The Damages of Sand Shortages

As the need for sand has rapidly increased in the 21st century, its value has as well. Organized crime structures have seized the opportunity to make money off of this very needed resource.


Aly Song

Poyang Lake after being cleared for sand mining.

Lilly Wolfe, Columnist

Sand is a lot more essential than you might think. In fact, it is the second most used natural resource behind water. Sand is used primarily to be made into concrete and glass. The problem is that not just any sand can be used to do so.

Although large amounts of sand are everywhere, and you could probably fill a bucket up with it for free, the shortage of sand lies in the specific types. According to Business Insider, sand that has been eroded by wind, which is what we have in Arizona deserts, is nearly useless because of its smooth edges that cannot be made into concrete. Useful sand can only be collected from places where water has eroded rocks to create sand, such as rivers, lakes, and seashores.

Another explanation of the decreasing sand is the growing population.
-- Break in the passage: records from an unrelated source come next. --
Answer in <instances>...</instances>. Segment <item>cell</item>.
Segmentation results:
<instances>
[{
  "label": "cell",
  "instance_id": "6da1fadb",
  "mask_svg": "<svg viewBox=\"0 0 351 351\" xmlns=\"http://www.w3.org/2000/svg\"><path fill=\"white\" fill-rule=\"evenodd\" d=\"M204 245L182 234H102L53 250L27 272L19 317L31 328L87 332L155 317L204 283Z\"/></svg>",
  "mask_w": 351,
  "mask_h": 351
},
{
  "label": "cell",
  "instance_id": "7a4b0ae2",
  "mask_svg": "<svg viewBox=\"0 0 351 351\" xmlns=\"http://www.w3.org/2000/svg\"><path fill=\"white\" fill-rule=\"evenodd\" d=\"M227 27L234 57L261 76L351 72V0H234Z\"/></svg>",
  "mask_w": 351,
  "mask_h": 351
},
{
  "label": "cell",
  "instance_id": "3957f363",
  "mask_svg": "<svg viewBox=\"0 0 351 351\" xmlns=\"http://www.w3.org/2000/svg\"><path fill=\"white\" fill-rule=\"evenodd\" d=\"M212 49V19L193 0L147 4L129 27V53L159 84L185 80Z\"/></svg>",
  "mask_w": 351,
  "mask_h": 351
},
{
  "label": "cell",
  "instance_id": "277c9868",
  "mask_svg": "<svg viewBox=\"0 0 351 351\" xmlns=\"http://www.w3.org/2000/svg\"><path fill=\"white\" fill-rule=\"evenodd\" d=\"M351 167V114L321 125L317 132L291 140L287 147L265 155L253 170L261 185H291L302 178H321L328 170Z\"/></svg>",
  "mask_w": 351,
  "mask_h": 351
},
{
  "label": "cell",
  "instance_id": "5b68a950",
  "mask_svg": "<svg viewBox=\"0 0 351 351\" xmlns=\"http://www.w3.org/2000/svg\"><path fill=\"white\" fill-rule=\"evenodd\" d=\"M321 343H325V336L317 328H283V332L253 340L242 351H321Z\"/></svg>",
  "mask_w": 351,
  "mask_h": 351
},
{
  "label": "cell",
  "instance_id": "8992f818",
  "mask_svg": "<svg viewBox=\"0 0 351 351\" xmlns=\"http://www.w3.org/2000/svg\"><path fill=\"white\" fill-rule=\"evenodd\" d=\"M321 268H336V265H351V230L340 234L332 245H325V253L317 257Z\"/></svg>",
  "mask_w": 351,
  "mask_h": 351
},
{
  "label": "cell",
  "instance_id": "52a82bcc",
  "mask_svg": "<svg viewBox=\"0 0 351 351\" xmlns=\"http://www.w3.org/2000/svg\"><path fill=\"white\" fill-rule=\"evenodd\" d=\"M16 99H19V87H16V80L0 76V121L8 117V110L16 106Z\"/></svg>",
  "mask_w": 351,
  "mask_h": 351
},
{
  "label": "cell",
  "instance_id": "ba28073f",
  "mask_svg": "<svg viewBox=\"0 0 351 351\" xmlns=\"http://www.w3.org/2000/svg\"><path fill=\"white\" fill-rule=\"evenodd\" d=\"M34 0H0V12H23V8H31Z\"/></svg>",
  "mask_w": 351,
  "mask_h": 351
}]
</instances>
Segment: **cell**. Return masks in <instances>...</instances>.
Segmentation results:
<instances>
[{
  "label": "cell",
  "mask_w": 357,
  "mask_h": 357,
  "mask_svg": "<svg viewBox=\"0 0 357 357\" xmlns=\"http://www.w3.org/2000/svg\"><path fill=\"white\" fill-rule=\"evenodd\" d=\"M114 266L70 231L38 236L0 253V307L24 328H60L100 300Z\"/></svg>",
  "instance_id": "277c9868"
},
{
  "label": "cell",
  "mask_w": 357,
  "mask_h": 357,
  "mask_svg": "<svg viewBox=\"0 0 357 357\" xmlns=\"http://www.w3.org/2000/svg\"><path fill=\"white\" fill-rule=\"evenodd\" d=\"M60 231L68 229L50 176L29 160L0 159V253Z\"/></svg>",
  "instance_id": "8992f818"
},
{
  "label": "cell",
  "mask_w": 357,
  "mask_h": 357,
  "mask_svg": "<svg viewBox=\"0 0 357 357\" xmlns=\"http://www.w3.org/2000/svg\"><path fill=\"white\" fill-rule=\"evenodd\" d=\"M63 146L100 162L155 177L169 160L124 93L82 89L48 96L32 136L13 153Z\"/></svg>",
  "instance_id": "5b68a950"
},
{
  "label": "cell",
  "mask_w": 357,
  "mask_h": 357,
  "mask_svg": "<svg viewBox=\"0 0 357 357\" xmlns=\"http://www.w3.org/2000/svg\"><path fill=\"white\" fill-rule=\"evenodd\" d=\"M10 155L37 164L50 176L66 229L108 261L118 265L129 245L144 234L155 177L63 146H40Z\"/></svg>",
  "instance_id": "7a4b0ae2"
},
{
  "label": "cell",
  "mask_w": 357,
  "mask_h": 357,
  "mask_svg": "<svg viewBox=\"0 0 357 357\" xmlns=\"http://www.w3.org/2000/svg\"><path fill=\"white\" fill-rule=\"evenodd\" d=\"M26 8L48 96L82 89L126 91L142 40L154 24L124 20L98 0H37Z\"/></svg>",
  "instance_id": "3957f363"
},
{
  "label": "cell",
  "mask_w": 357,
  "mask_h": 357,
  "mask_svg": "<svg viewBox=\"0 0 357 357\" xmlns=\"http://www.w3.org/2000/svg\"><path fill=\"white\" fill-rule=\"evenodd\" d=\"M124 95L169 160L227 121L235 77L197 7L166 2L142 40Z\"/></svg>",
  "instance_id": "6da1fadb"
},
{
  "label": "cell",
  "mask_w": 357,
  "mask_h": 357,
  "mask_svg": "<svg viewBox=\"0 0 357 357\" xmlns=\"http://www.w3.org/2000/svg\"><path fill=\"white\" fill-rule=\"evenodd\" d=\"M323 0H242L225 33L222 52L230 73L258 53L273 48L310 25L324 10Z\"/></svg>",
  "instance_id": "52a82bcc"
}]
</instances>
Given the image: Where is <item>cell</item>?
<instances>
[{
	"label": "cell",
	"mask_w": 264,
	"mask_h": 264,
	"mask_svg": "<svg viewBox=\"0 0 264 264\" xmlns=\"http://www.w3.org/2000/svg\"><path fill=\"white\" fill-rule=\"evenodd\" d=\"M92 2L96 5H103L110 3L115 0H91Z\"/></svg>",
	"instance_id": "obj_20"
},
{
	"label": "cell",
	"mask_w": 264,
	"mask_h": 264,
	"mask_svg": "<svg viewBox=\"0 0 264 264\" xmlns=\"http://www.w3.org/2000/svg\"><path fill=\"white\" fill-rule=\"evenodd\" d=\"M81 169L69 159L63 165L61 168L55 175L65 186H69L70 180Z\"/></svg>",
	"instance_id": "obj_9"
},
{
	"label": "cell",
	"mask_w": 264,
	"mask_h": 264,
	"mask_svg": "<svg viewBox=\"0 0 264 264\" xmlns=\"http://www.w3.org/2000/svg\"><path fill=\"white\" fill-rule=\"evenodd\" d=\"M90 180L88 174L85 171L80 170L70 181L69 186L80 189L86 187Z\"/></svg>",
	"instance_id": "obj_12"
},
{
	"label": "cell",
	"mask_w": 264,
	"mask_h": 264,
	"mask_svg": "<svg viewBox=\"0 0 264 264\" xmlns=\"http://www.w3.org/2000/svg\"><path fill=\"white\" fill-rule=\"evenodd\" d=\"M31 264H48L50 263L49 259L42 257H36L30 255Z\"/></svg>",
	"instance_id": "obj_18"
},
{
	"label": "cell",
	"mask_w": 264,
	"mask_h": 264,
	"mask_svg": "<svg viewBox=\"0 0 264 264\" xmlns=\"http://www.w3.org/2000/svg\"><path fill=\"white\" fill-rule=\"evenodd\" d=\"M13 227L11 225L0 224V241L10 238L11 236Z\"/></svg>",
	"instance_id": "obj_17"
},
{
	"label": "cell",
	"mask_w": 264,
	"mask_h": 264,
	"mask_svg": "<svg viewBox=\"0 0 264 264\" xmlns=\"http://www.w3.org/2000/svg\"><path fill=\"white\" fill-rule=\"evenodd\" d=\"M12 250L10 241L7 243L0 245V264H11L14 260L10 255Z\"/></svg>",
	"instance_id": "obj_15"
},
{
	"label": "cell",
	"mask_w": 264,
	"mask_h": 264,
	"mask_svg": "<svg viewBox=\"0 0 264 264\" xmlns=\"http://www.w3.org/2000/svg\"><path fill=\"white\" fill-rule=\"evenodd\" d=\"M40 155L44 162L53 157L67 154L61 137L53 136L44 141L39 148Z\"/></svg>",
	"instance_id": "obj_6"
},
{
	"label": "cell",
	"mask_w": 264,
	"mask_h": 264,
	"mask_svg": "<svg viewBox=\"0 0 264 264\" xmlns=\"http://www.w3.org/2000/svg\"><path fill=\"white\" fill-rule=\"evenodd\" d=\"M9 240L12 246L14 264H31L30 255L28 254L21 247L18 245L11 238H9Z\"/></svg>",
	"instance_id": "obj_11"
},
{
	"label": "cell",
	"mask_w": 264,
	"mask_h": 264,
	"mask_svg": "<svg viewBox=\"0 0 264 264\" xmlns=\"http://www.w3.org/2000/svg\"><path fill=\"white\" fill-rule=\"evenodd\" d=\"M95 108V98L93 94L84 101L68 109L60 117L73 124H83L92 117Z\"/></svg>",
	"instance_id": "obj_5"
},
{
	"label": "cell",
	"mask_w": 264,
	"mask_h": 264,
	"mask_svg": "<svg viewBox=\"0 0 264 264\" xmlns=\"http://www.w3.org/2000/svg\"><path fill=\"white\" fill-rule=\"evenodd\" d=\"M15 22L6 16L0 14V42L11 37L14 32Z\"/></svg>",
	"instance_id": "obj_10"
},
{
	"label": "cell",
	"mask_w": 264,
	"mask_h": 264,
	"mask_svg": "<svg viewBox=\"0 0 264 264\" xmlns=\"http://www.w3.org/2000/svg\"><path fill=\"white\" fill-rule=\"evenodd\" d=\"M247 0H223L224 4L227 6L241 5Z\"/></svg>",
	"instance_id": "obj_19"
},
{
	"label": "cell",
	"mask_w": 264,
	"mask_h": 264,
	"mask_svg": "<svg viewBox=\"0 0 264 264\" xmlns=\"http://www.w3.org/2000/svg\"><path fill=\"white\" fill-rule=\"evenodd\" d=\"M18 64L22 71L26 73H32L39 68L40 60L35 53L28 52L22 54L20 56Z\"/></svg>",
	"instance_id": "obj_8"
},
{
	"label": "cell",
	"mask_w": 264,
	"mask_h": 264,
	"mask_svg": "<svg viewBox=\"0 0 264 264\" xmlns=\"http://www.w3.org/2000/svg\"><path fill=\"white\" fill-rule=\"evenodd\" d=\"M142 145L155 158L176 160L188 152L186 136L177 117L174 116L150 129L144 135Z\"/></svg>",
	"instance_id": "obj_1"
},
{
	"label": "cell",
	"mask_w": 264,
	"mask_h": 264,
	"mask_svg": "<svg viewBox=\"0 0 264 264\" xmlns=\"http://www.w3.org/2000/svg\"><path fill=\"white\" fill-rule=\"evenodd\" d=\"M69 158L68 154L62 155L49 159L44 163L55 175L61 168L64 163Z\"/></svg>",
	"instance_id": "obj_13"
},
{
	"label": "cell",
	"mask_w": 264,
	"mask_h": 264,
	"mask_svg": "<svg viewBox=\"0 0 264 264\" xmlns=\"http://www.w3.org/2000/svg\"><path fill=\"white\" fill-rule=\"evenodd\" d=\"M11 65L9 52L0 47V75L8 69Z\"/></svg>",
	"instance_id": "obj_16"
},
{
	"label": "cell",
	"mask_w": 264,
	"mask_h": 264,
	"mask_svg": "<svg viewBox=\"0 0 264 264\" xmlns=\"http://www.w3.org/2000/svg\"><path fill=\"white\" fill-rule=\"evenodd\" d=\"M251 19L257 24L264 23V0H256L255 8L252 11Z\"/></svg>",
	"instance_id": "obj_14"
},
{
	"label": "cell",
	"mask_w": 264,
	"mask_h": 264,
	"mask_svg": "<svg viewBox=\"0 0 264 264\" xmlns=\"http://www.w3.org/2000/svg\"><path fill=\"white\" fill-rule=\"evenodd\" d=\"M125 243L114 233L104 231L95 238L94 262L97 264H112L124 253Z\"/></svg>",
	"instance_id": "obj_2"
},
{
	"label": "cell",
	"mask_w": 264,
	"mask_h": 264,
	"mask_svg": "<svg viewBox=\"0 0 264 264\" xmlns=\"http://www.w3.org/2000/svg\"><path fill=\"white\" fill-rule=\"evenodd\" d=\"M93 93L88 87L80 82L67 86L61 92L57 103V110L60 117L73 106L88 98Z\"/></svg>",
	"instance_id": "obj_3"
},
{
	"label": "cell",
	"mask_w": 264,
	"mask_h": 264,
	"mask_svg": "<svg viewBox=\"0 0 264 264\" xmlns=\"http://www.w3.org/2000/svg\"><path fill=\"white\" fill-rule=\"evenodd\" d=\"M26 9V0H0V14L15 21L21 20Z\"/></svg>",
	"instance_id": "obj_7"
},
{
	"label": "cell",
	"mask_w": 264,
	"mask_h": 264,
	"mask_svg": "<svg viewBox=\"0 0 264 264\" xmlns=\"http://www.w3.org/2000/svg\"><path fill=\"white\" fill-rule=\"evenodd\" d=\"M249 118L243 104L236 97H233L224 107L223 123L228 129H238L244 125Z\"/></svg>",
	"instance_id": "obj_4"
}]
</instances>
The population is predicted by the United Nations to increase to 9.8 billion by the year 2050. In just 30 years the population is expected to increase by over 2 billion. This means that as the population grows exponentially, the use of materials will need to as well to support everyone, an impossible endeavor. We currently use 50 billion tons of sand each year and an increase in construction will result in an unsustainable increase in demand.

Along with population increase comes environmental concerns of sand shortages. Dredging the ocean floor for sand will destroy the ecosystem. In a study published by Elsevier, it was proven that the sand that is artificially removed from ocean floors causes damage to coral living in the area. Another way to get sand is by mining it from rivers, but this will lead to sand clouding up the water which can cause animals that live in the river to die. This causes an imbalanced ecosystem which can create all sorts of problems including a lack of food and the endangerment of animal and plant species. Because of these environmental issues, naturally getting the licenses to clear rivers or drench the ocean floor is quite difficult. As a result, many people have turned to illegal ways to get and sell sand.

The name ‘Sand Mafia’ has been given to the organized crime structure in some parts of Northern Africa and Latin America. According to BBC, these organizations often force children into slavery and force them to mine sand. This can be really dangerous for children because of sand cave-ins that can cause suffocation. Not only does this crime harm these children, innocent civilians and environmental activists living in these areas have also been killed or threatened.  Pascal Peduzzi of the United Nations Science Division said that while on an investigation trip in Jamaica, “We went to a small fishing village, and the villagers told us that one night some people came with trucks, armed with guns, and they stole their beach away. I was shocked that just for sand, people were ready to kill.” Vince Bieser of the BBC has said that the crimes go unpunished because, like other organized crime structures, members pay off corrupt police and thus suffer no consequences for the harm they are causing.

As for solutions to solving the sand shortage, reducing unnecessary construction, especially artificial islands made to host resorts like the “Astronaut Islands” in California and the “Palm Tree Islands” in Dubai is vital. Another potential idea for reducing the shortage of sand is to artificially form sand from stones. FTFMachinery has developed a machine that successfully does just that; however, it has not yet been used on a large scale. Regardless of how efficient the product currently is, it certainly holds a promising future that is worth looking into. If successful on a large scale, it could ultimately diminish the value of sand which would decrease the size of the “Sand Mafia,” as well as help stop the damaging environmental effects of sand mining.